Mobility Loop

 

Originally published by Mobility Loop.

Reposted with permission.

Copyright © 2006 Core Competence Inc.

All rights reserved.

 

Here, There, but still not Everywhere

 

 

 

Wednesday, October 19, 2005

Written by Lisa Phifer   

PhiferIf you’re a business traveler in search of high-speed wireless Internet access, then you know the drill. Find a cozy spot with nominal Wi-Fi service in your hotel lobby, nearby bookstore, or closest Starbucks. If you’re lucky, that hotspot won’t stray far from your day’s itinerary, and will be served by a provider with whom you have a monthly account. While hotspot locations and roaming agreements are expanding, the cold hard truth is that Wi-Fi does not (yet) offer anywhere-anytime mobile access.

Carriers like Verizon, Sprint Nextel, and Cingular ask us to believe that 3G wireless data services are a better answer. You’ve seen the ads: Wi-Fi hotspots merely dot the landscape, while 3G blankets the city with ubiquitous coverage. Hmmm. In principal, I get this. 3G technologies are designed to deliver wide-area, not local-area, network services. But, in practice, this doesn’t accurately represent my reality. Why not?

Speed. I have used wireless data services for a decade. I struggled with GSM, was disappointed by "high speed" GPRS, then once again by EDGE. V.90-like wireless would have been welcome back in 1996, but residential broadband and Wi-Fi have raised the bar an order of magnitude. Faced with using EDGE from the comfort of my hotel room or driving a mile for Wi-Fi, I trek to that hotspot 9 times out of 10. When I recently stepped up from CDMA/1xEV-DO, I finally found a connection over which I could productively check email and surf the web. Today, 1xEV-DO and UMTS offer considerably less horsepower than 802.11g.

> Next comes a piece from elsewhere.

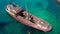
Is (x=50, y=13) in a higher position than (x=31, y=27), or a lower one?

Tomorrow, EV-DV and HSDPA will still pale in comparison to 802.11n. But do mobile professionals require multi-megabit bandwidth, or Internet access that is really fast enough to get their work done?

Coverage. Of course, I can only work productively over EV-DO when I happen to connect from within an EV-DO serving area. Although I truly appreciate my EV-DO modem's ability to fall back to older, slower services, I'd rather be able to count on having EV-DO most of the time. In the US, true 3G coverage is growing, but is still arguably thin. For example, Verizon Wireless offers "Broadband Access" service in just 51 cities, from Atlanta to Washington DC. Here in Philadelphia, that coverage ends just short of my suburban location, 30 miles from center city. In short, today I am far more likely to find Wi-Fi hotspots when I travel than I am to find EV-DO.

Ease of Use. The "Centrino factor" has been a major boon for Wi-Fi. According to ARCchart, 80% of laptops shipped this year included integrated Wi-Fi adapters. This not only makes Wi-Fi nearly ubiquitous in mobile devices -- it makes Wi-Fi easy to try. Many workers start using built-in Wi-Fi at home, then graduate to hotspots. Once you get a taste of high-speed Internet access, you never go back. By comparison, it's hard to dabble in 3G. Today, you'd need to spend a few hundred bucks for PC card and a service contract with a 3G carrier. Many workers don't have permission to install new hardware on company laptops, or wouldn't dream of going to this trouble. But Verizon has a plan to overcome this barrier: integrated Qualcomm EV-DO modems will become an option in Dell, HP, and Lenovo laptops in 2006. In Europe, Vodafone is said to be working a similar deal with PC OEMs. Integrated modems will encourage mobile professionals to give 3G a try. But 3G still lacks Wi-Fi's interoperability -- for example, Cingular customers can't add EV-DO laptops to existing cellular accounts.

Cost. Wi-Fi hotspots may not be cheap, but 3G services are often more expensive. Today, most hotspot users "pay as you go." Frequent flyers who find this prohibitive can buy "all you can eat" Wi-Fi from companies like Boingo and T-Mobile for $20 to $30 per month. In contrast, Sprint Nextel and Verizon Wireless unlimited 3G data plans start at $60 per month. If you're the type who needs short bursts of wireless, a few days a month, then "pay as you go" may work well for either Wi-Fi or 3G. If you plan to use wireless extensively in disparate venues, look for a cost-effective roaming plan. In fact, you may want a carrier-independent plan that lets you roam between Wi-Fi and 3G (e.g., Fiberlink, iPass, GoRemote).

Ultimately, I don't think consumers really care which wireless technology they use. Heck, those connections could even be Municipal Wi-Fi or WiMAX. We just want wireless access that's fast enough to work productively, simple enough to use, relatively inexpensive, and truly available everywhere we need it. Is that too much to ask?